Our results suggest that there is no relationship between the appearance of the diaphragm on postoperative CXR and recurrence, namely that, there was no difference between the median diaphragmatic curvature index (τ) in patients who experienced a recurrence and those who did not experience a recurrence. This is not to suggest that the presence or absence of tension on a repair has no influence on recurrence, but that the appearance of the diaphragm on postoperative CXR does not correlate with tension. There was no difference in median diaphragmatic curvature index (τ) between the two types of repair (primary versus patch), and among the patch group, there was no difference in the median diaphragmatic curvature index (τ) among patients with and without recurrence. Whether these findings can be interpreted as there being no difference in the actual physical tension of the repair is debatable. However, it seems logical to conclude that the appearance of the curvature of diaphragm on postoperative CXR is not different among these different groups and cannot be used as a reliable predictor of recurrence.
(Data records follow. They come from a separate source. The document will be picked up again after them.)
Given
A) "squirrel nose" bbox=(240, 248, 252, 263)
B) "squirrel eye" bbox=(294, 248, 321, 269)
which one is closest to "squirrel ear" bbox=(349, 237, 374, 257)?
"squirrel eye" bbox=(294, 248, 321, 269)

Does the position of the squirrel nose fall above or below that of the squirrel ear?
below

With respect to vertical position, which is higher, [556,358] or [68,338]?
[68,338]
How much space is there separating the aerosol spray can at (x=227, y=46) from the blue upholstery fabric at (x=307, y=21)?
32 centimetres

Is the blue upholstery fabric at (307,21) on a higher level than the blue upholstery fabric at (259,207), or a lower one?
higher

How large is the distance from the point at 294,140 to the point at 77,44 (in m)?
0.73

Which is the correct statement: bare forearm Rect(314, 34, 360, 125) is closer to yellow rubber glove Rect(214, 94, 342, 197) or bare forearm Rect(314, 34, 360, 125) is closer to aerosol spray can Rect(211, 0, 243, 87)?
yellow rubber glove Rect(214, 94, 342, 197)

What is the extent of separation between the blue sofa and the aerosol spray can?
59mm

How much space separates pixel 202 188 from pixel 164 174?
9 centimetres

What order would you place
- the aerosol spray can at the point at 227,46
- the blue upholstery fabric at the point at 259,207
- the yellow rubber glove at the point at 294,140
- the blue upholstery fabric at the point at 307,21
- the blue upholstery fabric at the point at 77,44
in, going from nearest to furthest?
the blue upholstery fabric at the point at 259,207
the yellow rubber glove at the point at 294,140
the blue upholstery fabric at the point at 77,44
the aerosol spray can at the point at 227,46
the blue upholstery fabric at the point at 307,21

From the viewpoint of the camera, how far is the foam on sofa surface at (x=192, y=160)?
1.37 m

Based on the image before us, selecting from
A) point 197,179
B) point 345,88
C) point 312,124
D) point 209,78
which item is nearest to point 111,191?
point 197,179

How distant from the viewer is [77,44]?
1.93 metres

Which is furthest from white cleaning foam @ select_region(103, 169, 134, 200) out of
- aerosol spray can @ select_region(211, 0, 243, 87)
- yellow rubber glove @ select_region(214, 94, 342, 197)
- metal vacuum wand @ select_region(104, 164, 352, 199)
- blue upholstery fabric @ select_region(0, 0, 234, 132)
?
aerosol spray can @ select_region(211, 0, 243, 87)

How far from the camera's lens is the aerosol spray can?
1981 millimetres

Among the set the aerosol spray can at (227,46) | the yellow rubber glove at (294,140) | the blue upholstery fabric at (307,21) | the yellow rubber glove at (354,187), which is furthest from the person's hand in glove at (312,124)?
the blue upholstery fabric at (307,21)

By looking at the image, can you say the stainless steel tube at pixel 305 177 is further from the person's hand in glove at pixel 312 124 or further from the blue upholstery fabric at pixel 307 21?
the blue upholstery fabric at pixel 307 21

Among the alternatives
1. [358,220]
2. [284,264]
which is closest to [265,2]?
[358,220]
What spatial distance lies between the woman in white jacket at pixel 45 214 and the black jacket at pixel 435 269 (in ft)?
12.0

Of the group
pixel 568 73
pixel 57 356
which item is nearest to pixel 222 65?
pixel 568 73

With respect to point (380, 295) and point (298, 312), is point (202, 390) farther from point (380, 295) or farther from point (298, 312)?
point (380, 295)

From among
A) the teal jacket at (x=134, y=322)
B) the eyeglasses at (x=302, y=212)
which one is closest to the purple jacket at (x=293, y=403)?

Postoperative CXRs should be obtained and used as a reference if recurrence is suspected at any point after repair. However, the utility of a CXR for assessing the tension of a repair postoperatively is less convincing.

This study is limited by its retrospective nature and the relatively small sample size. A single radiologist (J.L.) performed all measurements, so variability in measurement technique should be considered low for this study. To avoid bias, the radiologist was blinded to the patients' final outcome at the time of measurement. A major weakness of this study is the inability to test the validity of the median diaphragmatic curvature index (τ) as a measure of actual physical tension. This would require intraoperative measurements of force acting on the diaphragm to allow for comparison with calculated diaphragmatic curvature indices. The authors are unaware of a method for obtaining such measurements and this is beyond the scope of this study. Rather, the median diaphragmatic curvature index (τ) was designed to measure the flatness of the diaphragm, where a flatter appearance on CXR is presumed to represent a tighter repair.

Conclusions

A flat appearance of the diaphragm on postoperative CXR as measured by the median diaphragmatic curvature index (τ) is not associated with recurrence. The shape (flat or curved) of the diaphragm or level of rib insertion on CXR after CDH repair may not be predictive of recurrence as previously thought.